With that in mind, it's worth seeing if the company's underlying fundamentals have been the driver of long term performance, or if there are some discrepancies.
In his essay The Superinvestors of Graham-and-Doddsville Warren Buffett described how share prices do not always rationally reflect the value of a business. One way to examine how market sentiment has changed over time is to look at the interaction between a company's share price and its earnings per share (EPS).
Community West Bancshares saw its EPS decline at a compound rate of 44% per year, over the last three years. This fall in the EPS is worse than the 8% compound annual share price fall. So the market may not be too worried about the EPS figure, at the moment -- or it may have previously priced some of the drop in.
The image below shows how EPS has tracked over time (if you click on the image you can see greater detail).

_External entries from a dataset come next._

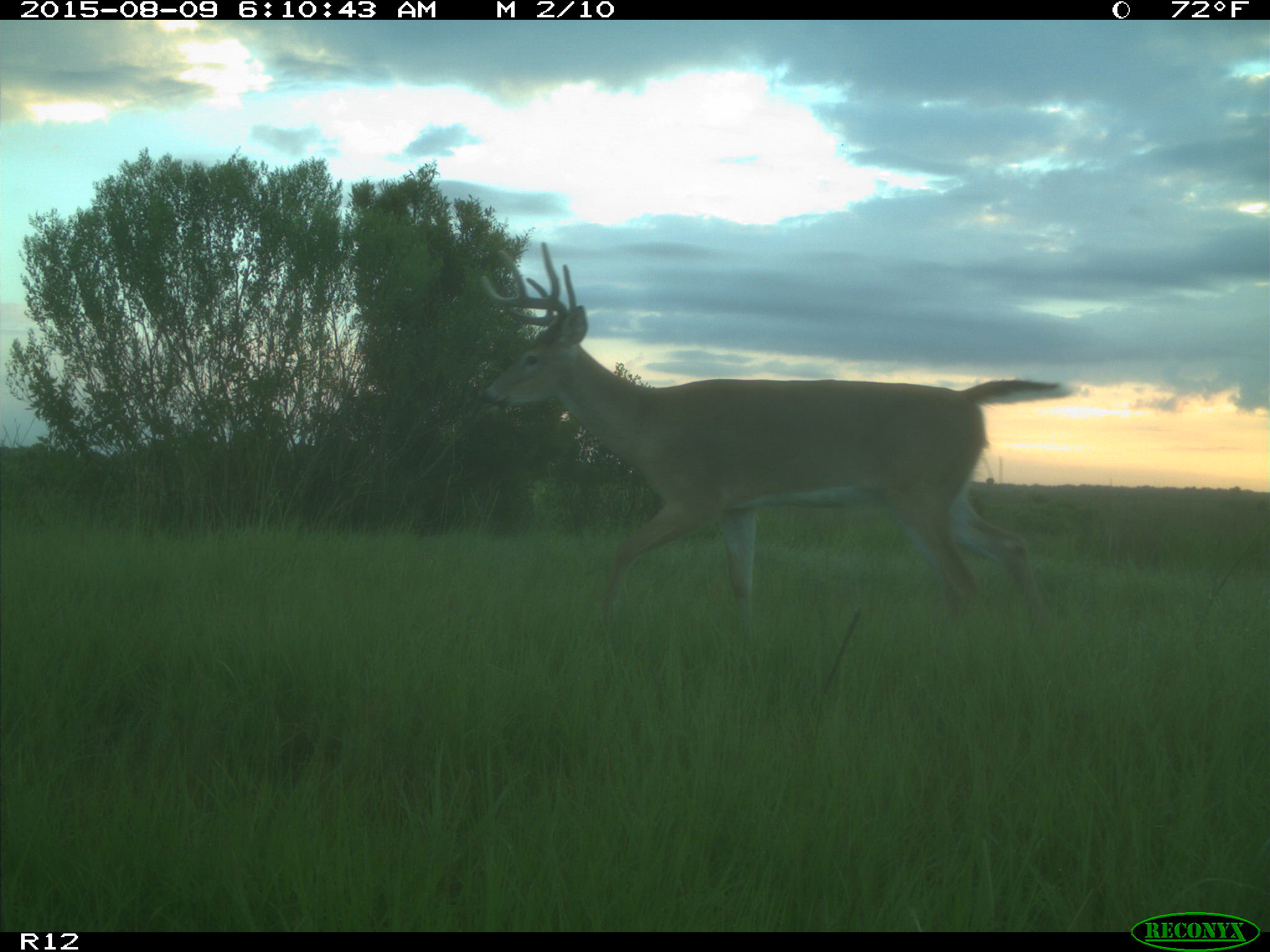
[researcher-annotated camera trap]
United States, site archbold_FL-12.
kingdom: Animalia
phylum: Chordata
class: Mammalia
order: Artiodactyla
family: Cervidae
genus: Odocoileus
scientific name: Odocoileus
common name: deer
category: unidentified deer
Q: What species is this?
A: Unidentified deer (deer) (Odocoileus).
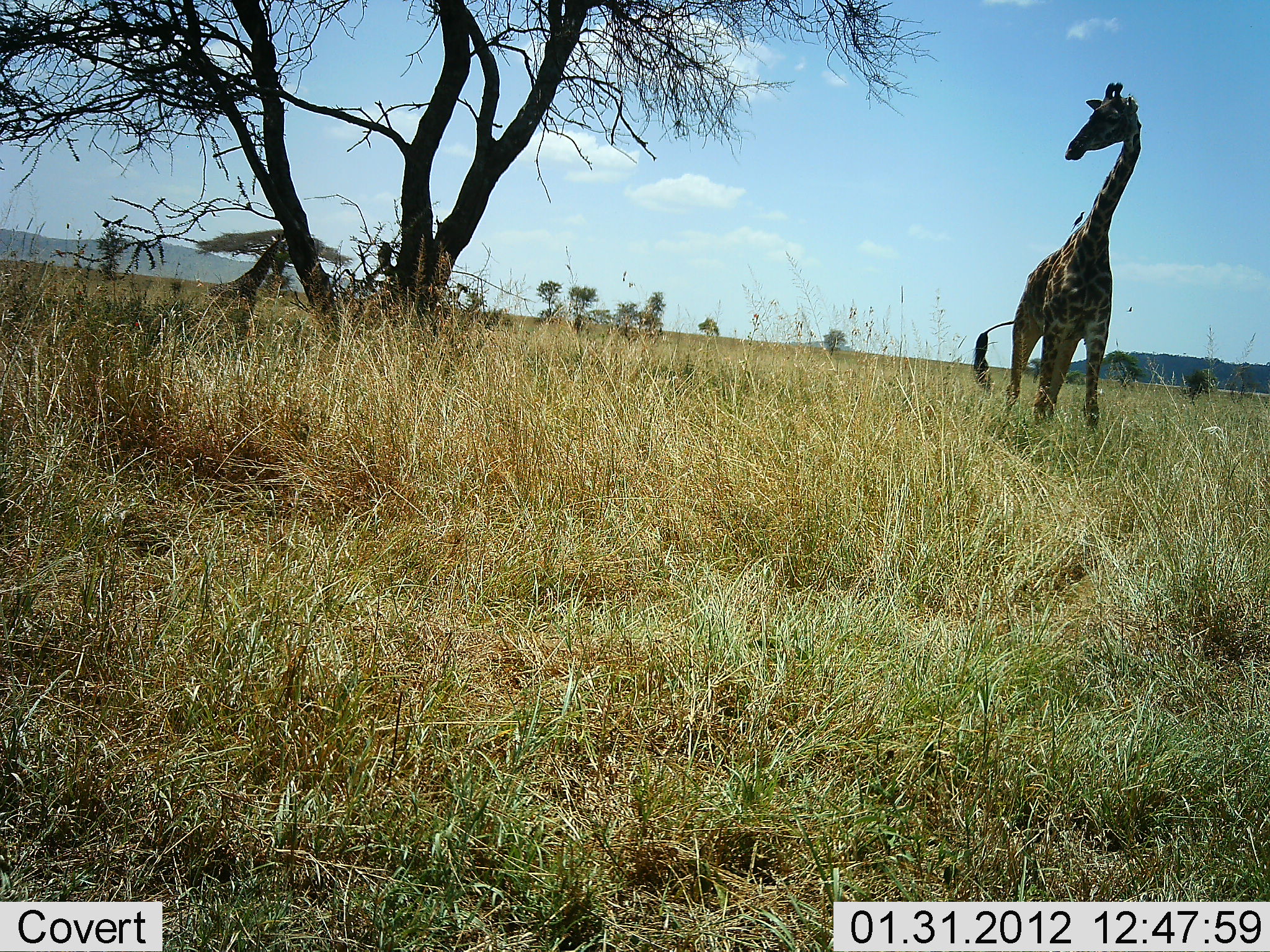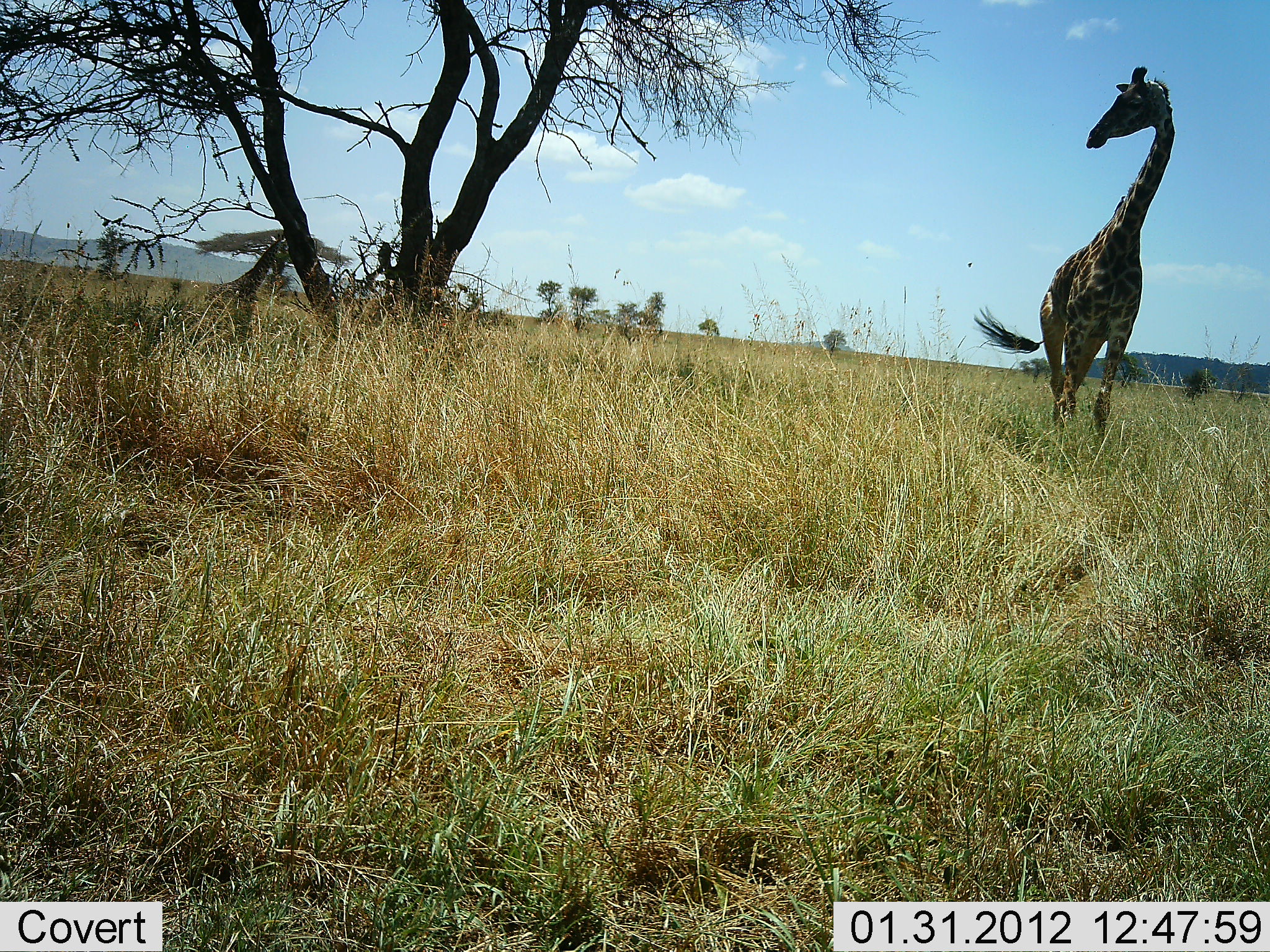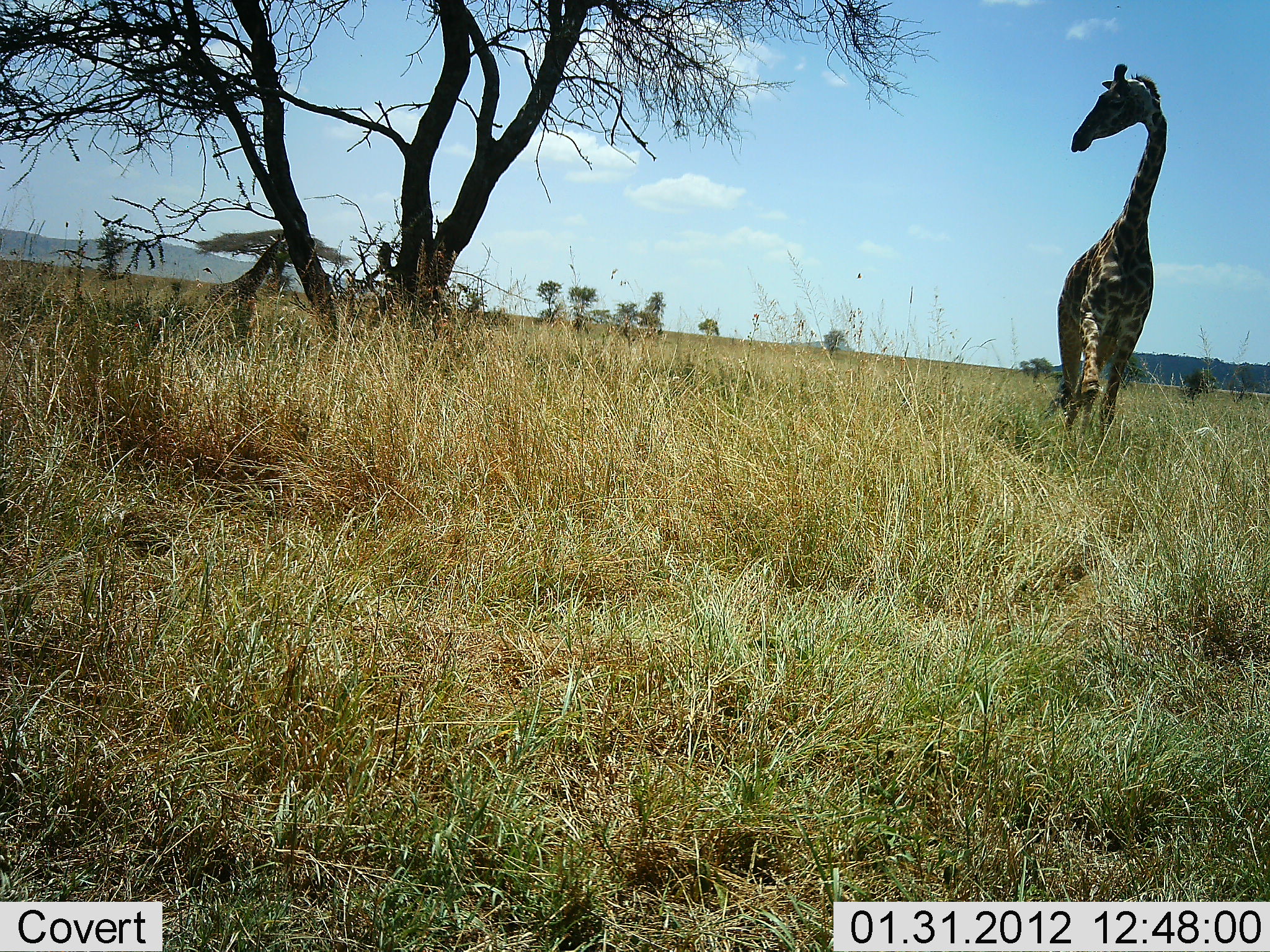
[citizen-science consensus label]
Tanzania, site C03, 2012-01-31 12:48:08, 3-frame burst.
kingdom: Animalia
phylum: Chordata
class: Mammalia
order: Artiodactyla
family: Giraffidae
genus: Giraffa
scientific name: Giraffa camelopardalis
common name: giraffe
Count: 1.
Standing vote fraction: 28%.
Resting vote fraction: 0%.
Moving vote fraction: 94%.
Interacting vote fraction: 0%.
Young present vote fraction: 11%.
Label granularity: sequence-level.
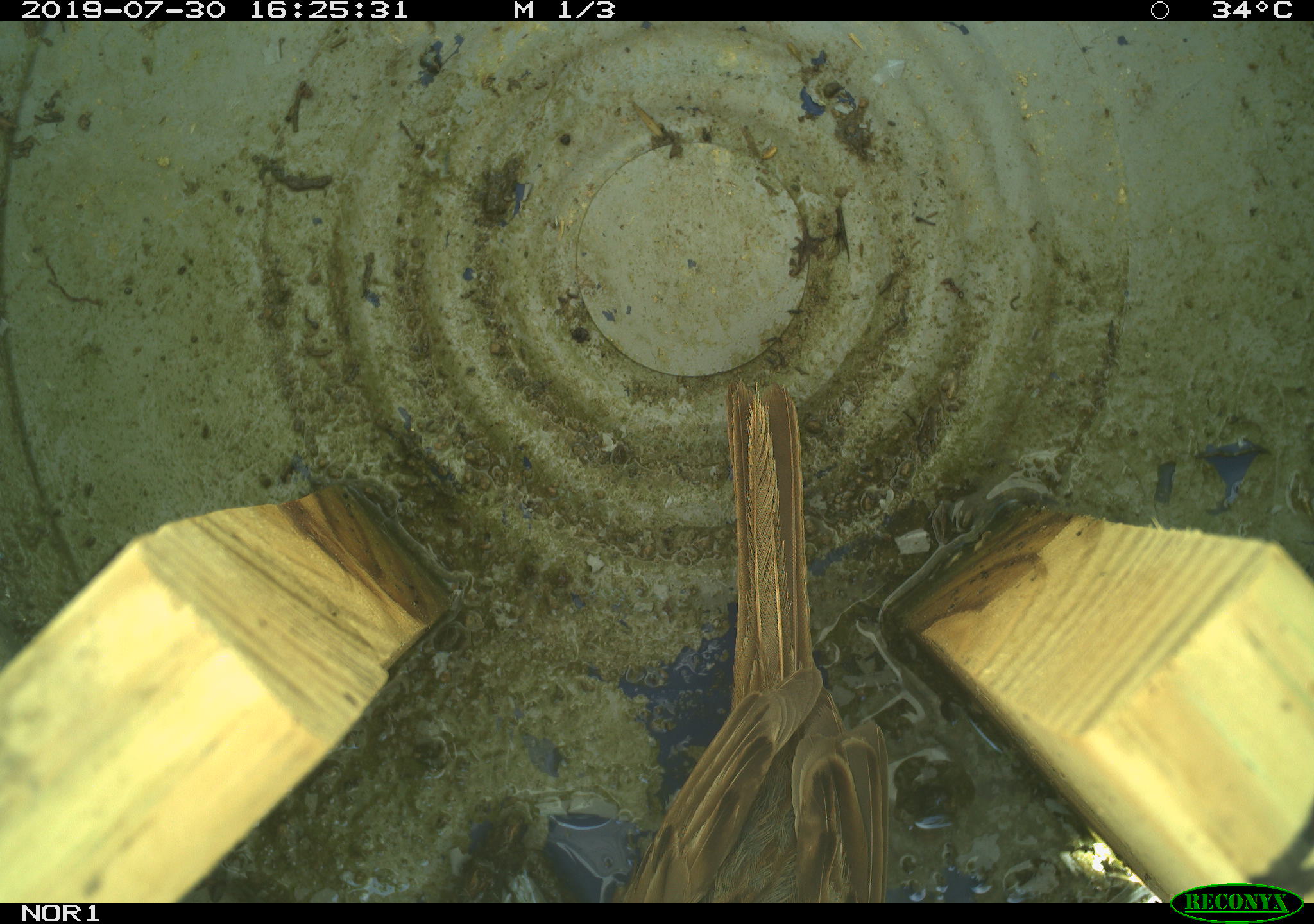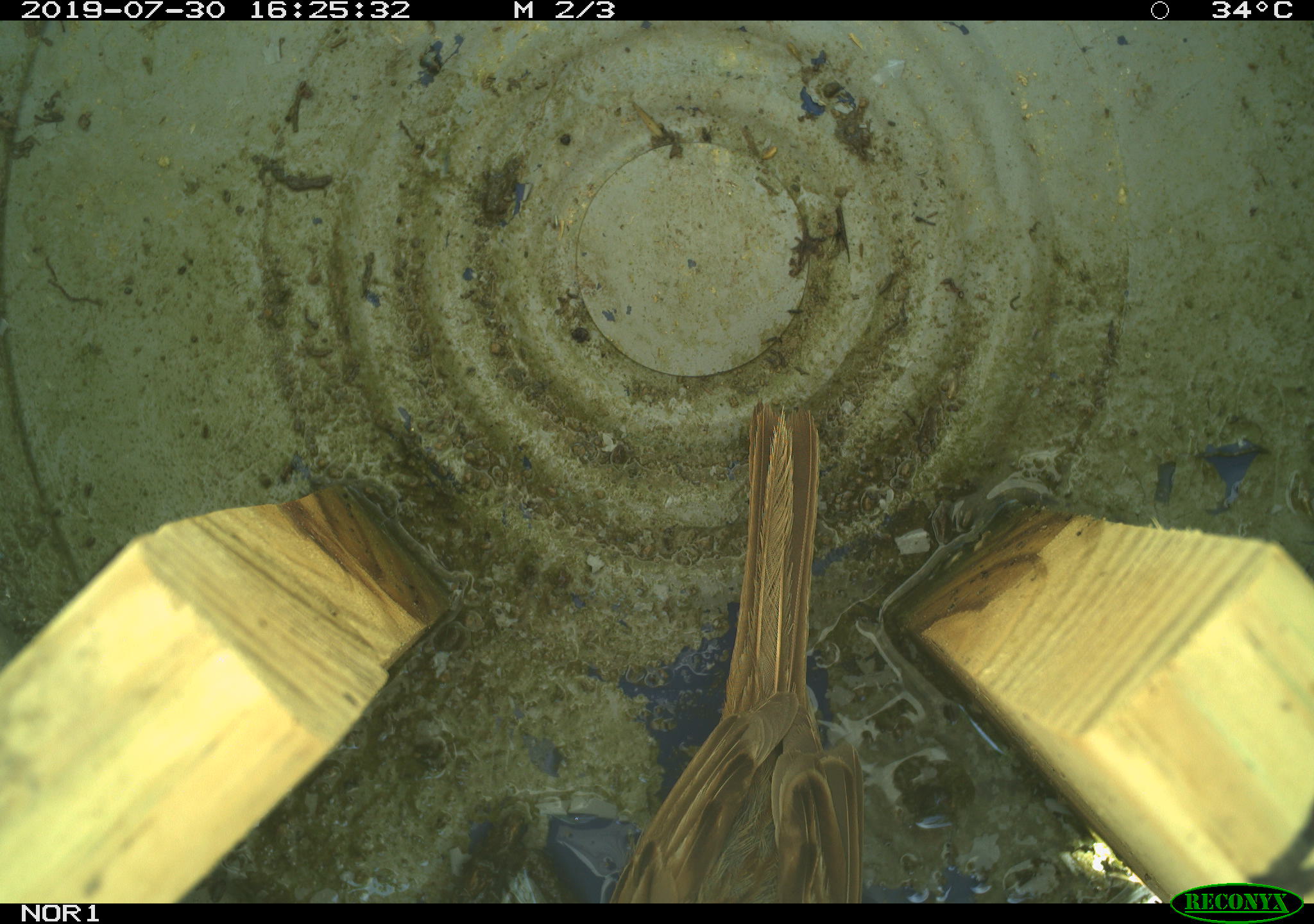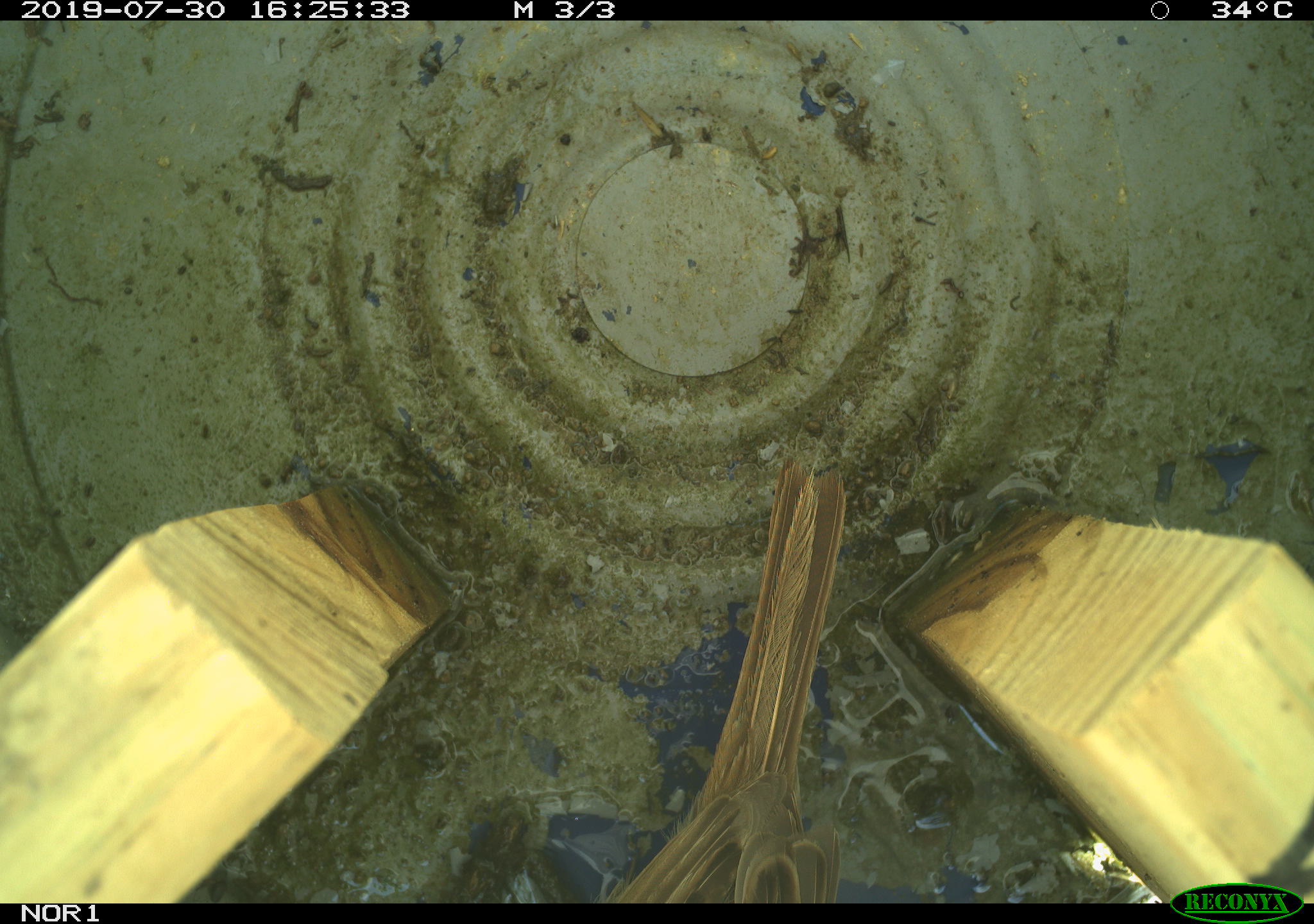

It's probably worth noting we've seen significant insider buying in the last quarter, which we consider a positive. On the other hand, we think the revenue and earnings trends are much more meaningful measures of the business. Before buying or selling a stock, we always recommend a close examination of historic growth trends, available here. .
What About Dividends?
It is important to consider the total shareholder return, as well as the share price return, for any given stock. The TSR incorporates the value of any spin-offs or discounted capital raisings, along with any dividends, based on the assumption that the dividends are reinvested. So for companies that pay a generous dividend, the TSR is often a lot higher than the share price return. As it happens, Community West Bancshares' TSR for the last 3 years was -17%, which exceeds the share price return mentioned earlier. And there's no prize for guessing that the dividend payments largely explain the divergence!